Security: no intermediate data on disk¶

Masked values are never written to temporary files. All transformation happens in-process between the two COPY streams. This is a deliberate security constraint: PII must not land on container disk or shared volumes.

Partitioned tables¶

Native PostgreSQL partitions are streamed as independent units (one child partition at a time). The parent table holds no rows and is not streamed. See ADR-0009.

Sizing a Kubernetes job or VM¶

Starting point for resource requests:

# Helm values excerpt — adjust after a dry-run on your schema
resources:
  requests:
    memory: "1Gi"
    cpu: "2"
  limits:
    memory: "2Gi"
    cpu: "4"

Run privaci dry-run (when implemented) against your source to see table widths and recommended batch sizes before sizing production jobs.
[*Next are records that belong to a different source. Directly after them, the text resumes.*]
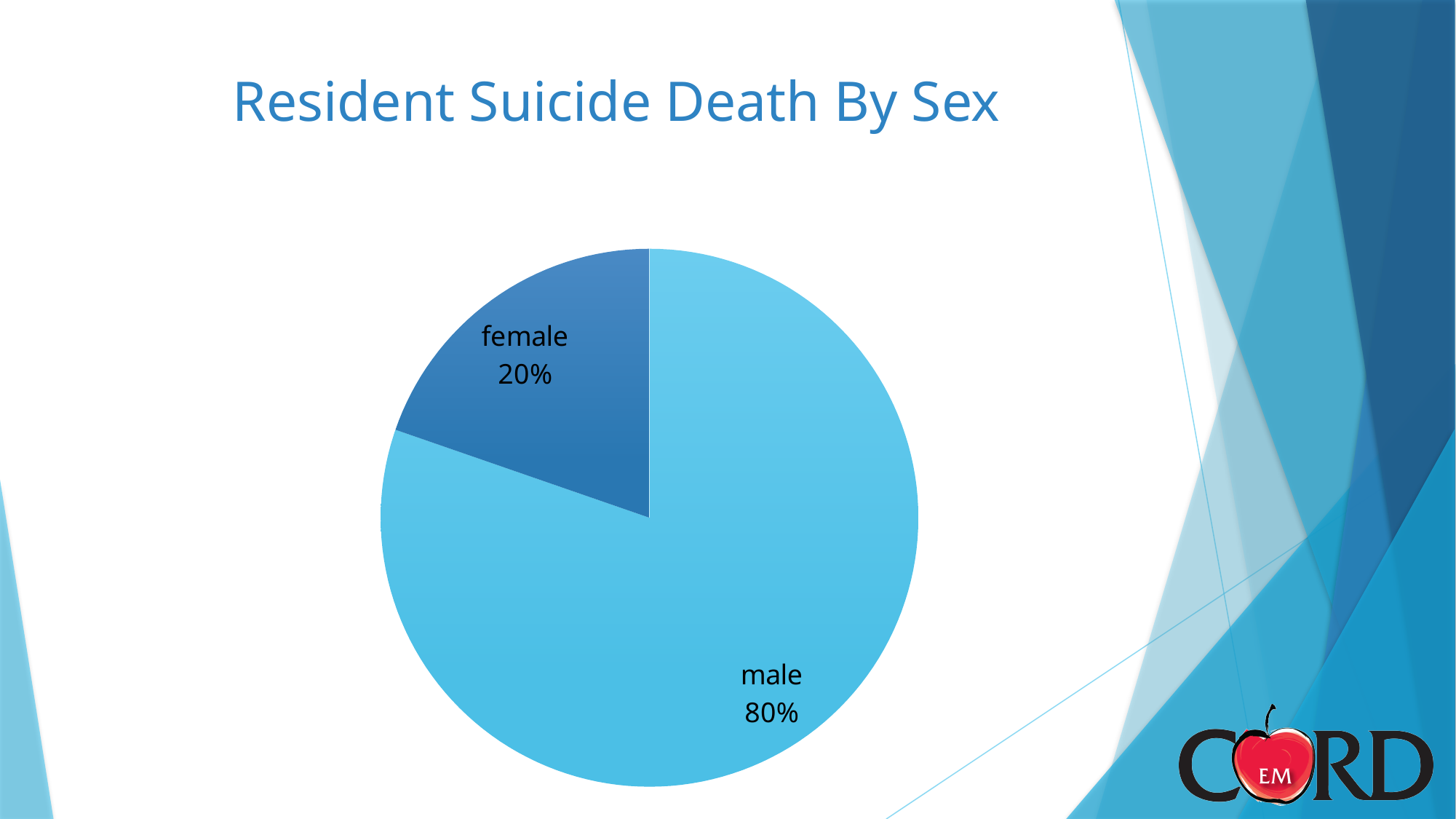
Which is larger, the male share or the female share? male What is the total of the two percentages shown in the pie chart? 100% What is the title of the chart on the slide? Resident Suicide Death By Sex What is the difference in percentage points between the male and female shares? 60 How many categories are shown in the pie chart? 2 Which category has the largest slice of the pie? male Which category has the smallest slice of the pie? female What share of resident suicide deaths is male? 80% What kind of chart is shown on the slide? pie chart What share of resident suicide deaths is female? 20% Which slice is shown in the darker blue colour? female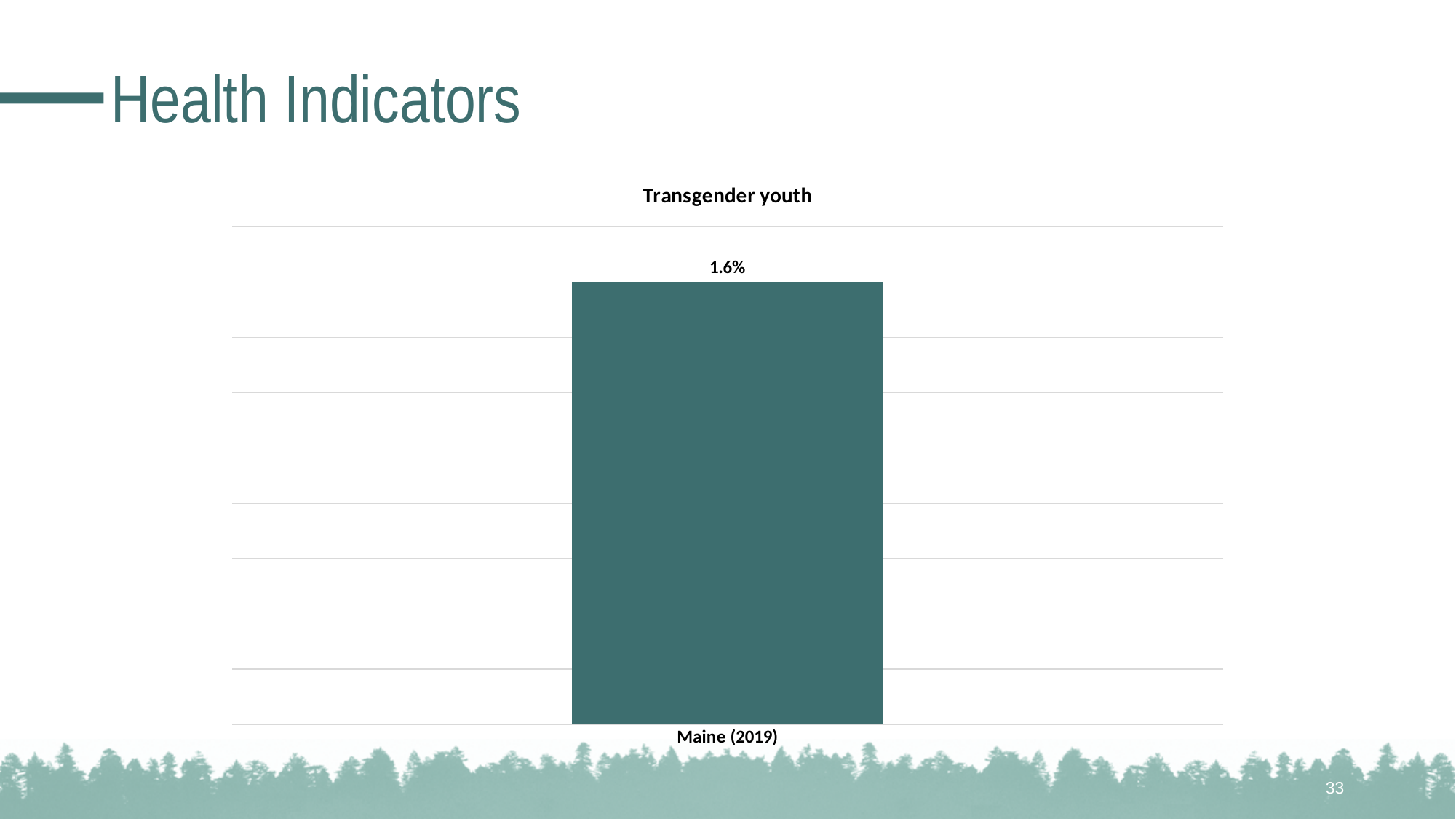
What is the label of the single category on the x axis? Maine (2019) What is the title of the chart on the slide? Transgender youth What is the value for Maine (2019) in the Transgender youth chart? 1.6% Which category has the highest value in the Transgender youth chart? Maine (2019) How many categories are plotted in the Transgender youth chart? 1 What kind of chart is shown on the slide? bar chart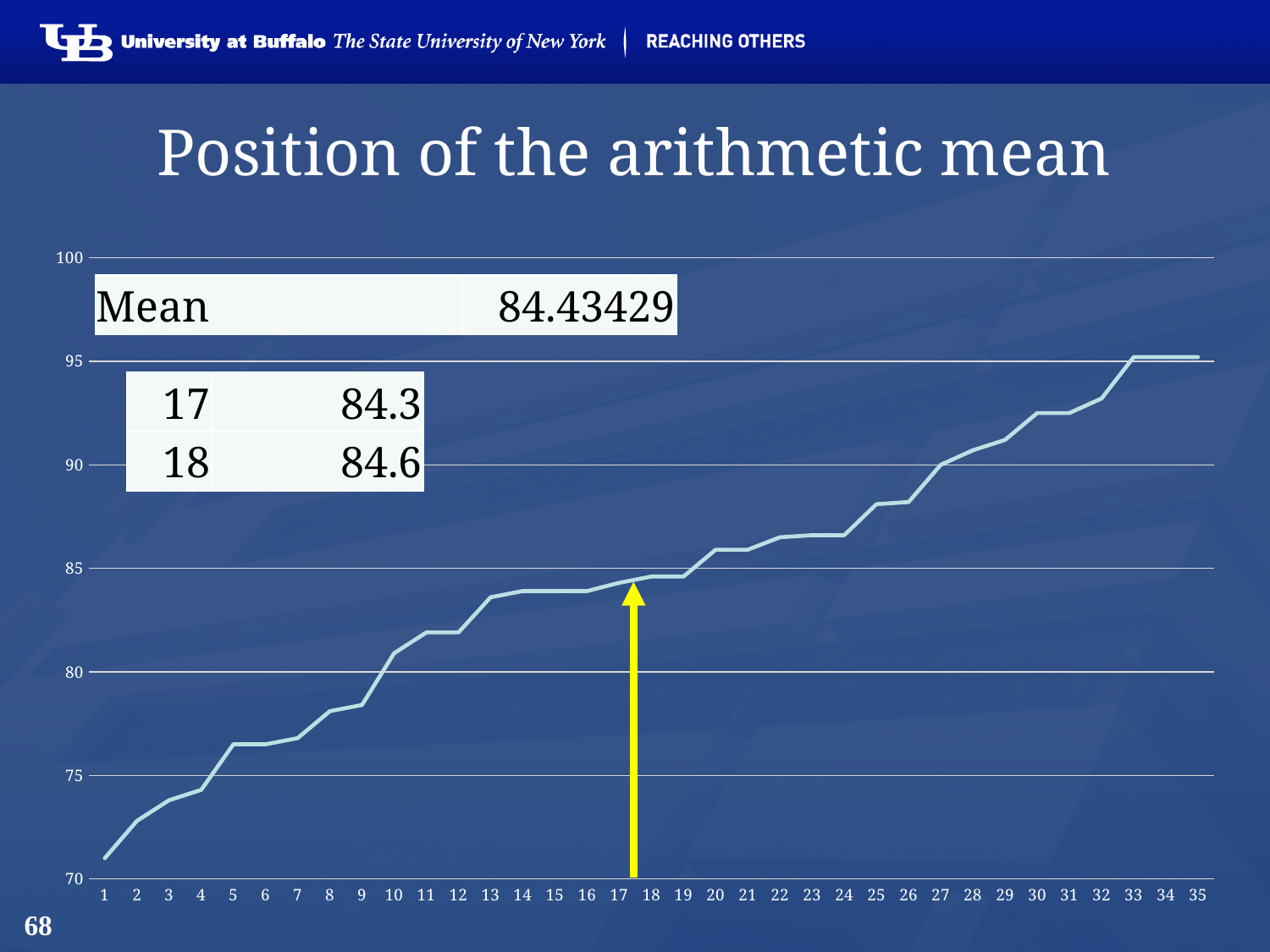
Is the value at position 1 greater or less than 75? less What is the value at position 17? 84.3 How many points are plotted along the x axis? 35 Is the value at position 25 greater or less than 85? greater Is the value at position 10 greater or less than 80? greater Which has the larger value, position 17 or position 18? 18 What is the value at position 18? 84.6 What mean value is shown in the box on the chart? 84.43429 Do the plotted values rise or fall as the x axis goes from 1 to 35? rise What is the difference between the values at positions 18 and 17? 0.3 Which position has the lowest value? 1 What kind of chart is shown on the slide? line chart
Fallback: keyset pagination¶

If COPY-binary fails for a table (unsupported type, protocol edge case), PrivaCI may fall back to keyset pagination (WHERE pk > last_seen LIMIT n) with batched INSERTs. Throughput is lower (~10–20k rows/sec) but memory remains bounded by the same batch-size rules. An audit-log entry records the fallback. See ADR-0006.

Implementation status¶

The memory model is specified and ADR-approved. Week-1 spike 2.1 validated COPY-binary passthrough with asyncpg. The full streaming pipeline (privaci.stream, tasks §12) is not yet implemented; integration tests will assert bounded RSS on large/wide tables before public beta.